Connect:  SPS Facebook Page  SPS Twitter  SPS LinkedIn  SPS YouTube Channel  SPS Google+ Page     Share: Share

An Overview of the Base Period of the Babel Program

Tara N. Sainath, Brian Kingsbury, Florian Metze, Nelson Morgan, Stavros Tsakalidis

SLTC Newsletter, November 2013

Program Overview

The goal of the Babel program is to rapidly develop speech recognition capability for keyword search in previously unstudied languages, working with speech recorded in a variety of conditions with limited amounts of transcription. Several issues and observations frame the challenges driving the Babel Program. The speech recognition community has spent years improving the performance of English automatic speech recognition systems. However, applying techniques commonly used for English ASR to other languages has often resulted in huge performance gaps for those other languages. In addition, there are an increasing number of languages for which there is a vital need for speech recognition technology but few existing training resources [1]. It is easy to envision a situation where there is a large amount of recorded data in a language which contains important information, but for which there are very few people to analyze the language and no existing speech recognition technologies. Having keyword search in that language to pick out important phrases would be extremely beneficial.

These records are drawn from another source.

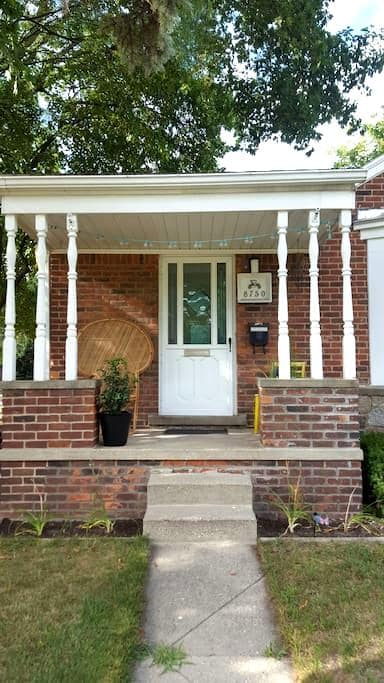 Relaxing Retreat in central metro Detroit - Oak Park - Huis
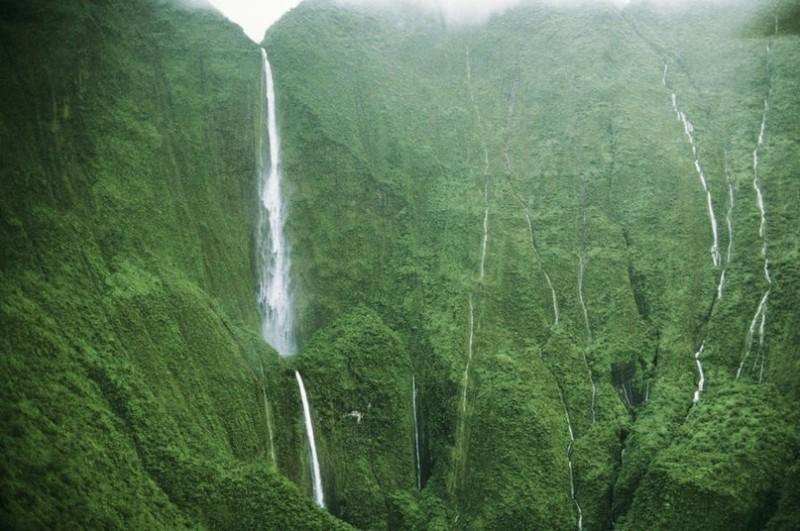 Водопад Хонокохау: напоминание о юрском периоде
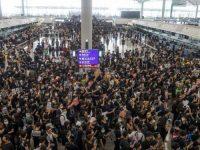 Professores protestam em Hong Kong em solidariedade aos jovens manifestantes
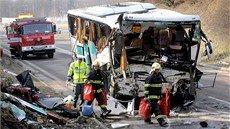 U Rokycan havaroval francouzsk autobus s dtmi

The languages addressed in the Babel program are drawn from a variety of different language families (e.g., Afro-Asiatic, Niger-Congo, Sino-Tibetan, Austronesian, Dravidian, and Altaic). Consistent with the differences among language families, the languages have different phonotactic, phonological, tonal, morphological, and syntactic properties.

The program is divided into two phases, Phase I and Phase II, each of which is divided into two periods. In the 28-month Phase I, 75-100% of the data is transcribed, while in the 24-month Phase II, only 50% of the data is transcribed. The first 16-month period of Phase I focuses on telephone speech, while the next 12-month period uses both telephone and non-telephone speech. These channel conditions continue in Phase II.

During each program period, researchers work with a set of development languages to develop new methods. Between 4-7 development languages are provided per period, with the number of languages increasing (and the development time decreasing) as the program progresses. At the end of each period, researchers are evaluated on an unseen surprise language, with constraints on both system build time and amount of available transcribed data. These constraints help to put the focus on developing methods that are robust across different languages, rather than tailored to specific languages. For this reason, the development languages are not identified until kickoff meetings for each program period, and the surprise languages are revealed only at the beginning of the each evaluation exercise.

In addition to challenges associated with limited transcriptions and build time, technical challenges include methods that are effective across languages, robustness to speech recorded in noisy conditions with channel diversity, effective keyword search algorithms for speech, and analysis of factors contributing to system performance.

Evaluation

All research teams are evaluated on a keyword search (KWS) task for both the development and surprise languages. The goal of the KWS task is to find all of the occurrences of a "keyword", i.e., a sequence of one or more words in a language's original orthography, in an audio corpus of unsegmented speech data [1,2].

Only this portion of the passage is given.